A discussão sobre a legalidade dos aumentos do IPTU derivou para reações fortes contra a chamada “indústria da multa”, outra importante fonte de arrecadação municipal. Centenas de mensagens de leitores incentivaram a redação a abordar o tema, em 24 de outubro. Em foco, a atuação questionável de agentes da Transalvador na fiscalização e na aplicação das autuações – e a dificuldade que os motoristas encontram para recorrer de multas consideradas injustas, ilegais ou, simplesmente, erradas. Não à toa, na última década, a arrecadação municipal com autuações de trânsito triplicou, de R$ 32,8 milhões, em 2013, para projetados R$ 100 milhões, este ano.
Alinhada com a fiscalização das fontes de arrecadação do poder público vem a preocupação com a qualidade dos gastos efetuados pelas administrações – um tipo de apuração que, para o bom jornalismo, se pauta pelo interesse direto da população, independentemente de campanha político-eleitoral.
Sob esse prisma, A TARDE apurou, por exemplo, muitos indícios de irregularidades administrativas e constatou desperdício de recursos públicos e crimes ambientais nas obras chamadas de “requalificação” de trechos da orla de Salvador.
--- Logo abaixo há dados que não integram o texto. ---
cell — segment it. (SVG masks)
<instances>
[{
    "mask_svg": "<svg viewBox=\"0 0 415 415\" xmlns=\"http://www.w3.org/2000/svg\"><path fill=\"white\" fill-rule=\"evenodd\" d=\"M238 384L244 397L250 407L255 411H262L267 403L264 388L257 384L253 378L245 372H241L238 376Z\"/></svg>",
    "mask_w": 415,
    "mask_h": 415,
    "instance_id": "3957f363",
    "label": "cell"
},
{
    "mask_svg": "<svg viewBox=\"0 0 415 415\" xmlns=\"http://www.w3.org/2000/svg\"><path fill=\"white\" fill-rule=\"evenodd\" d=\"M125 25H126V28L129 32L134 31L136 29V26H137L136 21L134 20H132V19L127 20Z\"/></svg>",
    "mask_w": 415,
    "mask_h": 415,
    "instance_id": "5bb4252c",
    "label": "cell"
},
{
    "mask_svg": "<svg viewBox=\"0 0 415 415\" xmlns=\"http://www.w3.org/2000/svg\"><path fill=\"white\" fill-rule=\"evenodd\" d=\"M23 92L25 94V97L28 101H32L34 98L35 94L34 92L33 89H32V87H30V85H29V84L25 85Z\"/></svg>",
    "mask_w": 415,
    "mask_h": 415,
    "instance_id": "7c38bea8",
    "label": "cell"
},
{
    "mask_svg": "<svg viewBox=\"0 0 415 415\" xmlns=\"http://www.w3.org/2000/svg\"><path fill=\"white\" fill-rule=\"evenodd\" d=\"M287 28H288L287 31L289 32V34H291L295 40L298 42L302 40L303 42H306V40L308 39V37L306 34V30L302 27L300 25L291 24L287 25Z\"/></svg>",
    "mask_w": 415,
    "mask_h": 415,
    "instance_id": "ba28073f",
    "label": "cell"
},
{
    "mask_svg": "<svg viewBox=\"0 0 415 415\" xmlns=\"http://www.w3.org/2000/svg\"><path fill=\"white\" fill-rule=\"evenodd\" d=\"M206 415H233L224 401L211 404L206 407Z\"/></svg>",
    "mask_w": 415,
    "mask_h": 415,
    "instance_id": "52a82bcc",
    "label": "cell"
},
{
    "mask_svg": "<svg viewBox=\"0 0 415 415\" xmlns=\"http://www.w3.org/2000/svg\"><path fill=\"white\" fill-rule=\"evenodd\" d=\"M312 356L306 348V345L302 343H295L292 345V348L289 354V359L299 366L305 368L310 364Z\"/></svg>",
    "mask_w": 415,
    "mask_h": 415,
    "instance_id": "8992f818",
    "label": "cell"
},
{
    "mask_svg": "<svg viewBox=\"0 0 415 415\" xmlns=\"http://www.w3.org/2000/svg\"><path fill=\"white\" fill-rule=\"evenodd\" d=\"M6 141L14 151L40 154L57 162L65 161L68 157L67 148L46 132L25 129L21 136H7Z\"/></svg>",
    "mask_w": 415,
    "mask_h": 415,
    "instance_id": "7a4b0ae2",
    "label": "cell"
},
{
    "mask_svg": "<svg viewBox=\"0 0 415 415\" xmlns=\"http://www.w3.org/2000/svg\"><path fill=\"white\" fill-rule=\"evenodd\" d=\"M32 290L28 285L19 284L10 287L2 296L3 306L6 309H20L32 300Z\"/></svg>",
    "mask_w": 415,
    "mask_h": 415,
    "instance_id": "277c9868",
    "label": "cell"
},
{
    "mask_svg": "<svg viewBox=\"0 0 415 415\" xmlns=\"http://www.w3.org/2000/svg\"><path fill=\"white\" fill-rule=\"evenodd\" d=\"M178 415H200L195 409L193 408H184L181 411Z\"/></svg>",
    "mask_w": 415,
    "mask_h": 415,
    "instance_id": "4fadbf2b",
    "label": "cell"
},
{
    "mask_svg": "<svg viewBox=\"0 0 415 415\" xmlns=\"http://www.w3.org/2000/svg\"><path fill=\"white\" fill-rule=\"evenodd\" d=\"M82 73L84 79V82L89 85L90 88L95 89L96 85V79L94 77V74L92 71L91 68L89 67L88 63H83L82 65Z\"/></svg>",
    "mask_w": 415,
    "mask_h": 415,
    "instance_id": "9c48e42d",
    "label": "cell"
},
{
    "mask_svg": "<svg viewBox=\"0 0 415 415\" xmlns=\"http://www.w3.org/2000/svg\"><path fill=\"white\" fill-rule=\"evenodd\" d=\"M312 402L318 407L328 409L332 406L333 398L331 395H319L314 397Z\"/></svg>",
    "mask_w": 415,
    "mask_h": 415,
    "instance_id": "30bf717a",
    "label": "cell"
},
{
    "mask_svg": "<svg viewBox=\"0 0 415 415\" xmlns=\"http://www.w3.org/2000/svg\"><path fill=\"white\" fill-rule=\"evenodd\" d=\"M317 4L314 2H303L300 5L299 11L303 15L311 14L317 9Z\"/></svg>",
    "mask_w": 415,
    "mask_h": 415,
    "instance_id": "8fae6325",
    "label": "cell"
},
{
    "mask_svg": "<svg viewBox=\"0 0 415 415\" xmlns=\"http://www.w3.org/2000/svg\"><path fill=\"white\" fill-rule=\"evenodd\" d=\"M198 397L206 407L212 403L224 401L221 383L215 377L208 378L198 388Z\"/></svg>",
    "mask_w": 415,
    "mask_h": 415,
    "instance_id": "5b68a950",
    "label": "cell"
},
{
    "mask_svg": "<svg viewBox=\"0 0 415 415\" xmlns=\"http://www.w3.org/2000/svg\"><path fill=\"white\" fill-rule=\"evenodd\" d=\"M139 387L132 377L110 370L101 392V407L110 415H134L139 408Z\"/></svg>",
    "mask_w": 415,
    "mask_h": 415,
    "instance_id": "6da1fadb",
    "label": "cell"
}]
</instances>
As reportagens publicadas em 9 e 10 de outubro explicitaram, por exemplo, licitações fraudulentas, aditivos contratuais nebulosos, uma série de contratempos enfrentados pela população e problemas ambientais que tendem a colocar em risco o ecossistema da faixa litorânea da capital baiana.
Outra fonte de debate sobre gastos públicos foi a inauguração, durante a campanha eleitoral, do BRT de Salvador. “Mais caro do País”, “obsoleto” e “ambientalmente condenável” foram algumas qualificações usadas por pesquisadores e especialistas em mobilidade urbana e meio ambiente para descrever o modal, em reportagem publicada em 18 de setembro.
Mané Dendê
Foi a partir de denúncias de moradores do Subúrbio Ferroviário de Salvador que A TARDE também constatou irregularidades em outra obra de “requalificação” da Prefeitura, chamada Novo Mané Dendê. Além de abusos de autoridade, com queixas de chantagem e humilhação de moradores, forçados a deixar seus imóveis por valores muito abaixo dos praticados pelo mercado, a reportagem, publicada em 16 de outubro, constatou suspeitas de beneficiamento nas licitações realizadas para a empreitada. Diante da repercussão, a Câmara de Vereadores criou uma comissão para apurar as denúncias e acompanhar as obras.
Sem falar do nepotismo presente na administração municipal. O tema, mais uma vez, foi posto em pauta pelo ex-prefeito ACM Neto, quando prometeu “congelar 20% dos cargos comissionados” do governo do Estado, caso fosse eleito. Bastou um levantamento rápido para que fossem “descobertos” 17 parentes, amigos e parentes de amigos do ex-prefeito de Salvador empregados diretamente pela Prefeitura, com salários quase todos próximos dos R$ 20 mil – como exposto em reportagem publicada no último dia 28.
São todos temas relevantes para a população de Salvador e da Bahia, que continuarão permeando as pautas de A TARDE – que, assim, mantém seu papel de fiscalizar o poder público e cobrar melhorias, em prol da qualidade de vida da população do Estado e do País. Como tem sido ao longo de sua centenária trajetória.